___ DATASET EXCERPTS
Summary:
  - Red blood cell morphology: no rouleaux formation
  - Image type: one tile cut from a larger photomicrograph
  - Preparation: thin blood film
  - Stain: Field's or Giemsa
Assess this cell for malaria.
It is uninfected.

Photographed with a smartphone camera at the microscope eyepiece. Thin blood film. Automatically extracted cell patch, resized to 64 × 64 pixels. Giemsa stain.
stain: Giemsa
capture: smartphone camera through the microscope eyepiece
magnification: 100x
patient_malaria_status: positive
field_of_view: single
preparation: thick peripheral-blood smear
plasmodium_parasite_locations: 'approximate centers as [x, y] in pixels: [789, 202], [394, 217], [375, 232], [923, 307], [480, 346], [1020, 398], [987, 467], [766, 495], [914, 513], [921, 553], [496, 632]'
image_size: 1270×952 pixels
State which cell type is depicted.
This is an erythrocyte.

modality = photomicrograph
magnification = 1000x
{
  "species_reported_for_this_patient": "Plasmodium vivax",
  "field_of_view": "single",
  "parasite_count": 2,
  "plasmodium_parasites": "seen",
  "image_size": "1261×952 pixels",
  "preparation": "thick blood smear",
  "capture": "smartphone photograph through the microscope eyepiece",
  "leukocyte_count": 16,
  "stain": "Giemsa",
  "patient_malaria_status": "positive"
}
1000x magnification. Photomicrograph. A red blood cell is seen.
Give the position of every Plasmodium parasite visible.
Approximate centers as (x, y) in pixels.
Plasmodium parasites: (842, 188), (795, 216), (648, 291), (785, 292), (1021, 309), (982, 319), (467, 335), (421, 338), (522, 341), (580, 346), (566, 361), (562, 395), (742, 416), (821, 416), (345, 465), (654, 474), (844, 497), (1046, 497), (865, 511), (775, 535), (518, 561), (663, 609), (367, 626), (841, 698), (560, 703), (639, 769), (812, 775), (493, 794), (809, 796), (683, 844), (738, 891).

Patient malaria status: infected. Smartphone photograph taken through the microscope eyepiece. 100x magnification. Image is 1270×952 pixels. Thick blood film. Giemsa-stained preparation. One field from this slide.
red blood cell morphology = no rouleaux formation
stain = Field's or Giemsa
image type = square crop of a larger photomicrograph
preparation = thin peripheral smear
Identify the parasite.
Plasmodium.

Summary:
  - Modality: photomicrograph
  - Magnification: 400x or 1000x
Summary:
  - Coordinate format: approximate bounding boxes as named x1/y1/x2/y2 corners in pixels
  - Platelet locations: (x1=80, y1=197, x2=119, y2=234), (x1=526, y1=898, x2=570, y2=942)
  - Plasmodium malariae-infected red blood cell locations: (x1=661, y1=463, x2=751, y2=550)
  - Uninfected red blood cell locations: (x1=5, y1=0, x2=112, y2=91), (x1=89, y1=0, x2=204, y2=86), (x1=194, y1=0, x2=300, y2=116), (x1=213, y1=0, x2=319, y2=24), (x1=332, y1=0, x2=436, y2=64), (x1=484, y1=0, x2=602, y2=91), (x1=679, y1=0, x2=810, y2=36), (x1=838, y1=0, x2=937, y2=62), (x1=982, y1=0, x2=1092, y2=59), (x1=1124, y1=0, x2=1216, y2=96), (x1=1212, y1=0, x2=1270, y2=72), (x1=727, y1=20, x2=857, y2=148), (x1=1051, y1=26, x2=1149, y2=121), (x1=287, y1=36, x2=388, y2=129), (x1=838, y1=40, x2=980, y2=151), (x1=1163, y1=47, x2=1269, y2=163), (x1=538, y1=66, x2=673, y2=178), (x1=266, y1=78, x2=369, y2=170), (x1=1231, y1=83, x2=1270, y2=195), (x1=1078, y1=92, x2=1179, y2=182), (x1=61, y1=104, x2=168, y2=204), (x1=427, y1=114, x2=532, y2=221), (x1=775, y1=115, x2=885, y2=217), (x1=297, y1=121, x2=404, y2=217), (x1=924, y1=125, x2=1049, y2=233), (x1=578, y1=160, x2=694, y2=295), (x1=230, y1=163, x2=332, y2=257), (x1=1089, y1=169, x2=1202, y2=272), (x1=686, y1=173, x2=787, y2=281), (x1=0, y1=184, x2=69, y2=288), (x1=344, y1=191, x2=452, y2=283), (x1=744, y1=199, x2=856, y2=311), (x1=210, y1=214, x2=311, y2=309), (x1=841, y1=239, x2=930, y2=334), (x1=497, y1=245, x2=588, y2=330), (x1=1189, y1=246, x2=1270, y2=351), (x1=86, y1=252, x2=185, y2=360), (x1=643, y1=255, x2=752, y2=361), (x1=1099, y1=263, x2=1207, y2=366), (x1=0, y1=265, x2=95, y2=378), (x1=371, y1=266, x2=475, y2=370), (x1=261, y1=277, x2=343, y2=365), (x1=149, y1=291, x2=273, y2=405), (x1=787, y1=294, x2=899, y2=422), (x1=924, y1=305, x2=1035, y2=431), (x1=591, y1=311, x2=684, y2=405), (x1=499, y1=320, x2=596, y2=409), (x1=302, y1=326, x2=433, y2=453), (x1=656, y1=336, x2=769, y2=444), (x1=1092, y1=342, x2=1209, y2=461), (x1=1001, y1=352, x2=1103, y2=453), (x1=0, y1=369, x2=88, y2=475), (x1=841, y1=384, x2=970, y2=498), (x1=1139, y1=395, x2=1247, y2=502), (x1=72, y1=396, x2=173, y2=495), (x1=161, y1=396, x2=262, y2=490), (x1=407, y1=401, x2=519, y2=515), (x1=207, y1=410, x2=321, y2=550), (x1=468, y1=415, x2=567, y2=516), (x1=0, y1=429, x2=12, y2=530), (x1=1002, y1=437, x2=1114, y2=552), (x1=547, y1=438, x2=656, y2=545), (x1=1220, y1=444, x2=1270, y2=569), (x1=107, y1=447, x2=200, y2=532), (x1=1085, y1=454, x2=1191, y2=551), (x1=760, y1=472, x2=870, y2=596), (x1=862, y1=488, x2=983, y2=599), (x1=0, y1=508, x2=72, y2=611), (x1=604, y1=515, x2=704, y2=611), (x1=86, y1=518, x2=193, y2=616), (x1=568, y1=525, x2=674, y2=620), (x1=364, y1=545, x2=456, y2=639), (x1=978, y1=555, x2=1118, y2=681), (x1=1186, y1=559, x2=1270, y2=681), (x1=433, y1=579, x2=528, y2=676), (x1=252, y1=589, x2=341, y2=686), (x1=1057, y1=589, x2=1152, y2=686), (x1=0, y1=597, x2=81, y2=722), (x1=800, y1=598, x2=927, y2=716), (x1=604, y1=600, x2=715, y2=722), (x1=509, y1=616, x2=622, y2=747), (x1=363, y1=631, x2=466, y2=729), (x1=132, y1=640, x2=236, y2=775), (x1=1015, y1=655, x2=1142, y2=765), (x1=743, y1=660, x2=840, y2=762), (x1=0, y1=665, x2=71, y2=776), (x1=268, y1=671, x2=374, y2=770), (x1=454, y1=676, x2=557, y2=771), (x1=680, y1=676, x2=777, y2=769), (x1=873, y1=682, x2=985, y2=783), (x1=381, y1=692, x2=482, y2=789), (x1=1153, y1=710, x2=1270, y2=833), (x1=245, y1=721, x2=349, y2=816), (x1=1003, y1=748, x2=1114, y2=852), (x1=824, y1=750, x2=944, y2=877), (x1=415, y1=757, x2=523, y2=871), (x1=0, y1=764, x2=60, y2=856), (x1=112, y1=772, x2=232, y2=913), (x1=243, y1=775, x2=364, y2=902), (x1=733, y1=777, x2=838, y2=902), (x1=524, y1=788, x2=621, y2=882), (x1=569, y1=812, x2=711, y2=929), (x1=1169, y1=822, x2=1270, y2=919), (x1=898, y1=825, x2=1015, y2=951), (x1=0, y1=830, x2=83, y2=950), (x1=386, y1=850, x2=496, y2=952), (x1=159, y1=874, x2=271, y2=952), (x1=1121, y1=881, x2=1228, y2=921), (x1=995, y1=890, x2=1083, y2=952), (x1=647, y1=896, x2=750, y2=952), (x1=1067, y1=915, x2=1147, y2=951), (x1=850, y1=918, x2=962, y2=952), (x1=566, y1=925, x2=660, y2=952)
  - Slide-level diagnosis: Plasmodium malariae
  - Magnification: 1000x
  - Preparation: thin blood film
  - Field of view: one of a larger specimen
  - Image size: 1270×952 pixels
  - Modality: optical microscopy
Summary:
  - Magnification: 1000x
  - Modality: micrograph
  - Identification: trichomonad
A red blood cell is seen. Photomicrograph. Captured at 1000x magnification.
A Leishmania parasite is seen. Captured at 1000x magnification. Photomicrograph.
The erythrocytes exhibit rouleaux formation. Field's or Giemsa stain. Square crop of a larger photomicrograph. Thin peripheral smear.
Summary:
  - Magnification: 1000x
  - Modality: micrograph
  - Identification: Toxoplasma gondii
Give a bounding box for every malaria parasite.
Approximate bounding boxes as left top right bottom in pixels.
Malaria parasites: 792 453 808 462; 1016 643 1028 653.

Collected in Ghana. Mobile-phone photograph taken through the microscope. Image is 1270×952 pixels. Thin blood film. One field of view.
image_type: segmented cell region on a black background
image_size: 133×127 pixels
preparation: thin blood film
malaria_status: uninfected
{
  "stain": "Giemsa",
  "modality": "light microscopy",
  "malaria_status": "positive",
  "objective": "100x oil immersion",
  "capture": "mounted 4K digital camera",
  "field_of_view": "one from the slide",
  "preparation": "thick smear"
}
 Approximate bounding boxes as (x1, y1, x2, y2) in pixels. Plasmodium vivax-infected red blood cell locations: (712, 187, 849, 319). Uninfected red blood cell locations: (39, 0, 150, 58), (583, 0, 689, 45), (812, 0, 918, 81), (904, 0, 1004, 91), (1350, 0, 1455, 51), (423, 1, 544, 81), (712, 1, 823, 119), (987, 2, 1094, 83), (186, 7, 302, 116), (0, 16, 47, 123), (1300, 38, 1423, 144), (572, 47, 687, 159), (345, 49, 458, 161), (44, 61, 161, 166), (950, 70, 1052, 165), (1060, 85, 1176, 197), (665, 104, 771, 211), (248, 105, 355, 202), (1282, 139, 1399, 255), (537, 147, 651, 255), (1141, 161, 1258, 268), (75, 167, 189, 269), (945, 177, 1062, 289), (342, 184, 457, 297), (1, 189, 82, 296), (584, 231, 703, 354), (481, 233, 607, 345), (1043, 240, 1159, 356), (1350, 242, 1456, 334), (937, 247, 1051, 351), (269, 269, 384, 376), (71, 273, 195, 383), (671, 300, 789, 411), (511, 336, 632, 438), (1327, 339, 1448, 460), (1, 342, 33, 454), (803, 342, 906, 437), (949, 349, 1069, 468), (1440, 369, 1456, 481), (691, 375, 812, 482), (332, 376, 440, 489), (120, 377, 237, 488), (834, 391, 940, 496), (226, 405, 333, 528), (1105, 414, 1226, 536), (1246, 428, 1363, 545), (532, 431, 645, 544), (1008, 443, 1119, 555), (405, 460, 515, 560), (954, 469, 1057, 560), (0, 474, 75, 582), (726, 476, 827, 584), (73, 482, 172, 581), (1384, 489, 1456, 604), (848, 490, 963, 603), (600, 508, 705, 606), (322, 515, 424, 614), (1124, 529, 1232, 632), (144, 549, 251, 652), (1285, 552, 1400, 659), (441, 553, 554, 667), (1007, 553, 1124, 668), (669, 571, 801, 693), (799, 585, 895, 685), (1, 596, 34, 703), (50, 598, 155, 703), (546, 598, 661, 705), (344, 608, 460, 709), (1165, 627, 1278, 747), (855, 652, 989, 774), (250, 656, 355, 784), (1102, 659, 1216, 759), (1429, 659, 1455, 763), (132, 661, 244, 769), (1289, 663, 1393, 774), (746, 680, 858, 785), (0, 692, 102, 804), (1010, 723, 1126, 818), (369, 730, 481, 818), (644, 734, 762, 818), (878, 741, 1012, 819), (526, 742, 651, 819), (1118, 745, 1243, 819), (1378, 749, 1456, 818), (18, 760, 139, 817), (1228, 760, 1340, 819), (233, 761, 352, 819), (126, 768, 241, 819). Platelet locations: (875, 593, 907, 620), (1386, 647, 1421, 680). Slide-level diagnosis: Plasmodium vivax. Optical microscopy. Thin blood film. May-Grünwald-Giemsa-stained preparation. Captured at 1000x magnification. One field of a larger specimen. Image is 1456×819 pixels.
______
## [WHAT NEEDS TO BE DONE]
In your answer, include only the lines above starting at the line that holds "preparation = thin peripheral smear" and ending at the line that holds "- Plasmodium malariae-infected", copied exactly.

## [EXPECTED ANSWER]
preparation = thin peripheral smear
Identify the parasite.
Plasmodium.

Summary:
  - Modality: photomicrograph
  - Magnification: 400x or 1000x
Summary:
  - Coordinate format: approximate bounding boxes as named x1/y1/x2/y2 corners in pixels
  - Platelet locations: (x1=80, y1=197, x2=119, y2=234), (x1=526, y1=898, x2=570, y2=942)
  - Plasmodium malariae-infected red blood cell locations: (x1=661, y1=463, x2=751, y2=550)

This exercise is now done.